Charlie West DB 1978-1979

The most notable thing about West was that he had one punt return for -1 yards. Not bad for a guy who started seven games. Dale Carter ain’t looking so bad now, is he?

Randy Rich DB 1977

I’m sure Randy was pretty stoked that he not only got a free jersey, but that he also had the opportunity to most likely (this is unconfirmed, now) meet Craig Morton. He played in zero games.

Jack Gehrke WR 1971

Gehrke started ten games and recovered two fumbles. This wouldn’t be very notable except for the fact that he was a Wide Receiver. He appears to be unrelated to former Broncos GM Fred Gehrke (1977-1981).

Grady Cavness CB 1969

Grady didn’t actually fare that poorly. He started all fourteen games of the 1969 season and had two interceptions and two fumble recoveries. The following year he would be a kick returner for Atlanta.

Ron Lamb FB 1968

Ron wore #40 and fumbled the ball once. He started three times.

Brendan McCarthy FB 1968-1969

McCarthy played in eight games and started five. He had two receiving touchdowns.

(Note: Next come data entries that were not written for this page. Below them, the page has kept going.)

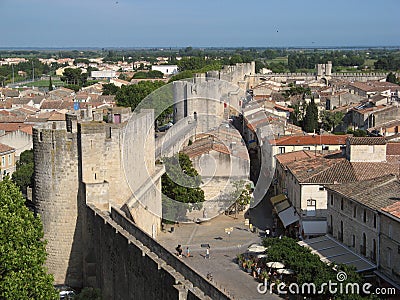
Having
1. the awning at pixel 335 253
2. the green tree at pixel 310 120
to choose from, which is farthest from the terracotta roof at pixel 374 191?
the green tree at pixel 310 120

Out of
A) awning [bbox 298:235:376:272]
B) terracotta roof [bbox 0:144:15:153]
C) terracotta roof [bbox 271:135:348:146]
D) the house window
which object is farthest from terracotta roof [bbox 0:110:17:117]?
awning [bbox 298:235:376:272]

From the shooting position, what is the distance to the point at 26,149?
3547cm

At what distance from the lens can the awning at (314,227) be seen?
2059 cm

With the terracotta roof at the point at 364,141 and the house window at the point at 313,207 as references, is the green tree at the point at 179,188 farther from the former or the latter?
the terracotta roof at the point at 364,141

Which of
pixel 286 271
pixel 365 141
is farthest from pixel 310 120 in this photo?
pixel 286 271

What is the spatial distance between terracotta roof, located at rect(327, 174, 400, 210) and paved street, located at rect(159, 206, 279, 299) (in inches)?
120

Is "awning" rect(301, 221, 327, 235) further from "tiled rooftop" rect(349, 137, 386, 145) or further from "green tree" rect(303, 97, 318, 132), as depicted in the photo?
"green tree" rect(303, 97, 318, 132)

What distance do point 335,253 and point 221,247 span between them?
465cm

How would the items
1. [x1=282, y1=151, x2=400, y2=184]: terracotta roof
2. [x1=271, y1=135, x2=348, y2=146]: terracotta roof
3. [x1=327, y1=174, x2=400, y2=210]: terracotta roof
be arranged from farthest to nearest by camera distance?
[x1=271, y1=135, x2=348, y2=146]: terracotta roof
[x1=282, y1=151, x2=400, y2=184]: terracotta roof
[x1=327, y1=174, x2=400, y2=210]: terracotta roof

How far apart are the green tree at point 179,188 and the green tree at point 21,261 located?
38.9ft

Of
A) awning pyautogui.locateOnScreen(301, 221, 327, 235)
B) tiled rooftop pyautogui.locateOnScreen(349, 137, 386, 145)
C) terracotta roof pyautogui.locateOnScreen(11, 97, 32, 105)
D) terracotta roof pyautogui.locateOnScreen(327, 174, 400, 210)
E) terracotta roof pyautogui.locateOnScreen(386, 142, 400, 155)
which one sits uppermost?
tiled rooftop pyautogui.locateOnScreen(349, 137, 386, 145)

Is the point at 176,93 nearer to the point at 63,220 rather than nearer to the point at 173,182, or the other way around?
the point at 173,182

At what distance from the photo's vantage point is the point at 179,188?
23.5m

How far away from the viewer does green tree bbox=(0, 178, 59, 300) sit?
1066cm
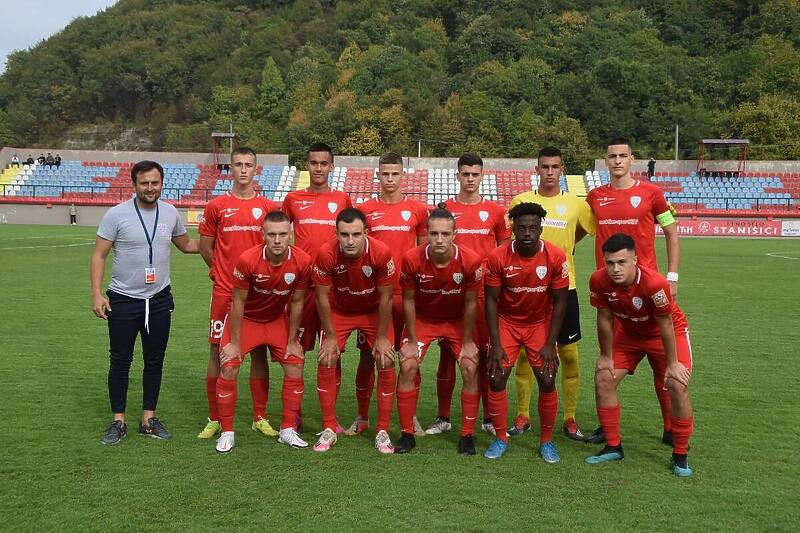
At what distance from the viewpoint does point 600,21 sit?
3108 inches

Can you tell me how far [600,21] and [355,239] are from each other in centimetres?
7986

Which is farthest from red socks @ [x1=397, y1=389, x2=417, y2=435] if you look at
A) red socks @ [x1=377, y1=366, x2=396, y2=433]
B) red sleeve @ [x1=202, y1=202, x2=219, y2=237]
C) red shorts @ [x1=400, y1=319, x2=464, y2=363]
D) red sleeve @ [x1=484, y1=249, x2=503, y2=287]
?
red sleeve @ [x1=202, y1=202, x2=219, y2=237]

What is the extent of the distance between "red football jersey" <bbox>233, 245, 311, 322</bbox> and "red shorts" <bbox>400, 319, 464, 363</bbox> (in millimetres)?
Result: 919

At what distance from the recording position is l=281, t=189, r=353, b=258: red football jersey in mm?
6496

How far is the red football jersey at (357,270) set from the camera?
5.78 m

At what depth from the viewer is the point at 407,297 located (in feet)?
19.1

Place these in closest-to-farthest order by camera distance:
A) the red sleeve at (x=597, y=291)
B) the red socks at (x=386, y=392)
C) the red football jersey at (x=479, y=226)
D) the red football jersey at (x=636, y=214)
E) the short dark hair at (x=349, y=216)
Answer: the red sleeve at (x=597, y=291) < the short dark hair at (x=349, y=216) < the red socks at (x=386, y=392) < the red football jersey at (x=636, y=214) < the red football jersey at (x=479, y=226)

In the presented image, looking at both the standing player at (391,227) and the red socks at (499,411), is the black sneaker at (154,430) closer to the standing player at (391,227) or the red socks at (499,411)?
the standing player at (391,227)

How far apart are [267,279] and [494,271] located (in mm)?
1644

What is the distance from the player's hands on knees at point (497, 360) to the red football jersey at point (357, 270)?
897 millimetres

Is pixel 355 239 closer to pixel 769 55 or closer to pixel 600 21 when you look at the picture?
pixel 769 55

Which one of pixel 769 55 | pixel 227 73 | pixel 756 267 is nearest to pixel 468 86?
pixel 769 55

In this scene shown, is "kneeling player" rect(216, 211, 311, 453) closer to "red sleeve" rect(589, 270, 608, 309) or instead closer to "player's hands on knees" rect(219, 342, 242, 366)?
"player's hands on knees" rect(219, 342, 242, 366)

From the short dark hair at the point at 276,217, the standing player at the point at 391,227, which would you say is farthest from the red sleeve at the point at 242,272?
the standing player at the point at 391,227
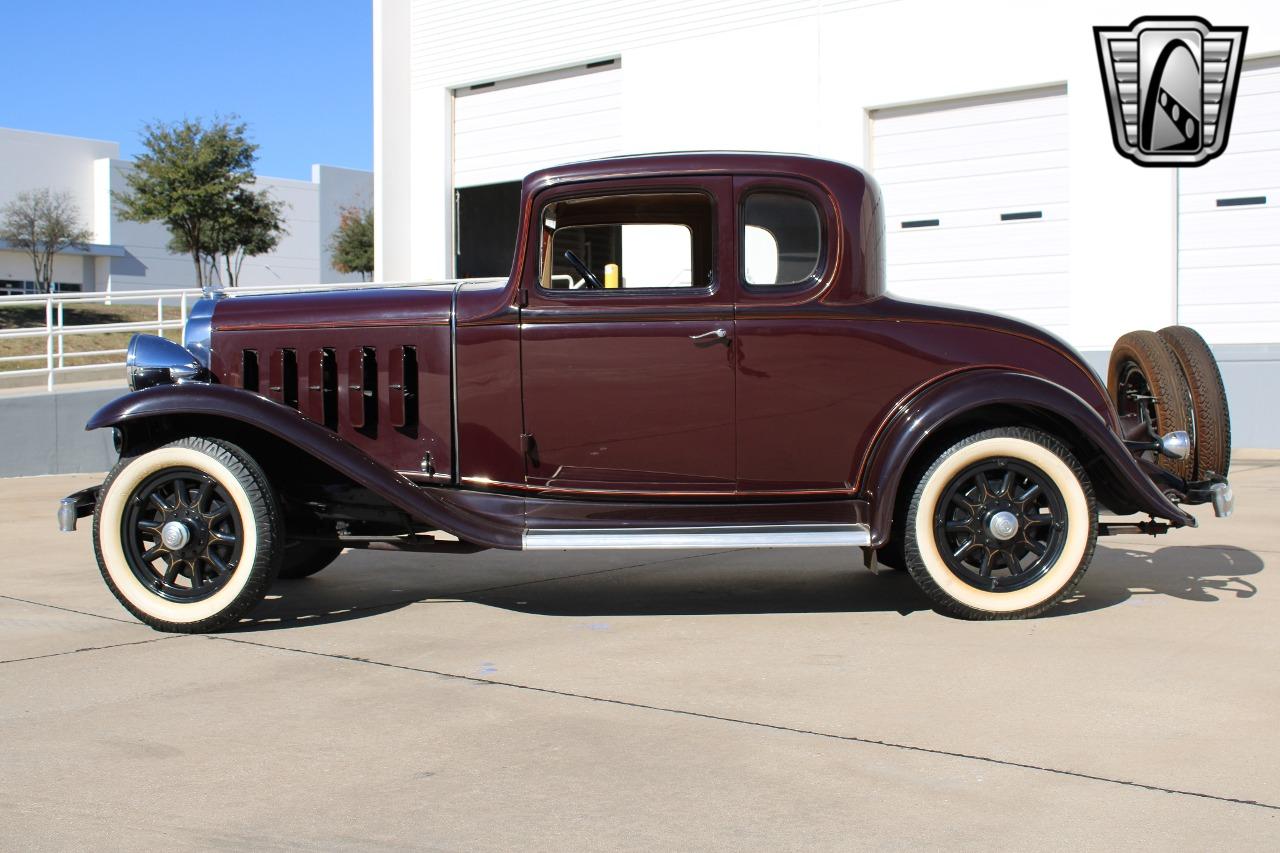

Paul Carmichael HB 1960-1961

Interesting Fact: Paul went to El Camino College. It was part college and part truck.

Jay Dale Evans HB 1961

To quote DRAFTING A FRANCHISE: The 1961-1964 Denver Broncos. At the time, Evans was:

The "greatest" Broncos to actually sign with the club following the 1961 draft … Evans amassed zero stats in five games and would (I'm guessing here) be constantly mistaken for Roy Roger's wife, the popular singing cowgirl of the same name.

Wow! A Hall & Oates and a Dale Evans joke in the same article? You all are truly lucky Bronco fans.

Albert Carmichael HB 1960-1961

Al Carmichael is best known for catching a 59-yard pass from Frank Tripucka on September 9, 1960. It was the not only the first touchdown in Broncos history, but because the game was played on a Thursday, it was also the first American Football League touchdown ever.

Ted Wegert FB 1960

Ted made the team without ever playing football in college. How do I know that? His school is listed as "none".


Between all these one and two year wonders (and you Curome Cox) it is indeed difficult to choose who the best Denver Bronco to wear #40 was. As it has been mentioned many times, being the "Greatest Bronco" isn’t so much about stats (don’t get your hopes up Dale Carter), but rather about impact on the franchise (sit down Dale Carter). Being the first to do anything for a team is no small matter, but to be the first for a young football league; that’s something that transcends the short time that this player was a Bronco. It’s for this reason that I hereby deem….

Al Carmichael


... the Greatest Bronco to wear #40.